Poli­tique

Quand l’aquariophilie con­duit néces­saire­ment à la politique

L’aquariophilie est un hobby apoli­tique. Les aquar­io­philes ne pensent pas à la poli­tique en regar­dant leurs bacs. Même ceux qui déti­en­nent et élèvent des espèces men­acées dans la nature occul­tent les aspects poli­tiques de la ques­tion. Cepen­dant, il y en a, et sur ce site nous n’y res­terons pas aveugles.

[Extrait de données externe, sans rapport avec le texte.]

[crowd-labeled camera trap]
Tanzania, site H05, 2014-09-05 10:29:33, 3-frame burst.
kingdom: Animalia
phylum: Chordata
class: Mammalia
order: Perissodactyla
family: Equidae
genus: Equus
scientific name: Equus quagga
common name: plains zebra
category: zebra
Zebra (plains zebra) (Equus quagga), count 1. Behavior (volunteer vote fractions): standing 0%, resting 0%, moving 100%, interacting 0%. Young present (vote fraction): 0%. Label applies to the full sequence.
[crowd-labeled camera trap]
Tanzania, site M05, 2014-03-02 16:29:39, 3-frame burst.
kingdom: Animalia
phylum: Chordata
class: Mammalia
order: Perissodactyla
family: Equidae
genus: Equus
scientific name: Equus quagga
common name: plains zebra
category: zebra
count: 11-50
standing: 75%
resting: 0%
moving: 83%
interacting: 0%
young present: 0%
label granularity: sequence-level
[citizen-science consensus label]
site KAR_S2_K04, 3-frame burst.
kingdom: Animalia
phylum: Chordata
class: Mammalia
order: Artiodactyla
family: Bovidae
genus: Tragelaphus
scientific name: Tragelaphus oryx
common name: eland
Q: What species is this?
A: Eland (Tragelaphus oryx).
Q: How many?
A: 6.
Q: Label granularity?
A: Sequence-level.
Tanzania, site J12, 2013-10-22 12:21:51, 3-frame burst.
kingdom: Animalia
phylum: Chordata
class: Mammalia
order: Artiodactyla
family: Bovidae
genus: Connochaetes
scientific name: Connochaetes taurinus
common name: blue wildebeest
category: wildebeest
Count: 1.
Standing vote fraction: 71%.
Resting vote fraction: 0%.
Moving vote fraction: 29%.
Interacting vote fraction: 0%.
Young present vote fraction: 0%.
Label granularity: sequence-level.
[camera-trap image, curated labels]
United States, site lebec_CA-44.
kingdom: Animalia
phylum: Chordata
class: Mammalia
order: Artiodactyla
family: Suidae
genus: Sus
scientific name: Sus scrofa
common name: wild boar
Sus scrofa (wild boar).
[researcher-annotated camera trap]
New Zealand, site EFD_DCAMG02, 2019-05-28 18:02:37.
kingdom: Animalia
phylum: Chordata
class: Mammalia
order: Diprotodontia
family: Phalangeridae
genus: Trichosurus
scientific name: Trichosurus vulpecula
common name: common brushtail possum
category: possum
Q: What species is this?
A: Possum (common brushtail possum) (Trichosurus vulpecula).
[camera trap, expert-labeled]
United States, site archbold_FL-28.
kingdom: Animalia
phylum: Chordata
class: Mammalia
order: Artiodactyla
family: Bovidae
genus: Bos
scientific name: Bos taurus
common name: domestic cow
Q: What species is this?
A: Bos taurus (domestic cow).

La men­ace qui pèse sur les parosphromenus n’est pas une men­ace naturelle mais un dan­ger d’origine sociale. Elle est causée par la destruc­tion, délibérée et per­pétrée par l’homme, de forêts humides d’Asie du Sud-​Est. Cette destruc­tion n’appartient pas aux cul­tures indigènes, mais s’ancre dans le tri­om­phe des idéaux de pro­grès, de développe­ment, et de « bien être » en prove­nance des sociétés indus­tri­al­isées du monde occi­den­tal. Le pro­jet d’éradiquer la pau­vreté par le développe­ment économique et la grande destruc­tion des ecosys­tèmes qui en est le prix est aujourd’hui une stratégie poli­tique uni­verselle­ment partagée. Les con­séquences peu­vent en être observées dans les pays dits riches, comme l’Europe et le Japon, où il n’y a presque plus rien à sauve­g­arder. Les pays dits émer­gents comme la Chine et l’Inde se sont lancés à grande échelle dans le même proces­sus de destruc­tion de la nature et des paysages induite par le développe­ment économique. Il existe encore une pos­si­bil­ité d’agir pour que les pays les plus pau­vres emprun­tent une voie dif­férente. Les gou­verne­ments de pays comme la Malaisie ou l’Indonésie, régions d’origine des parosphromenus, con­sid­èrent aujourd’hui encore les vastes zones de forêts pri­maires comme des réserves de sur­face poten­tielles pour une « mise en valeur » économique, à trans­former en sur­faces économique­ment utiles. Cela revient à sac­ri­fier leur richesse, la bio­di­ver­sité ines­timable de leurs espaces naturels, et on peut ajouter : la patrie et le milieu de vie des peu­ples indigènes, leur pro­pre population.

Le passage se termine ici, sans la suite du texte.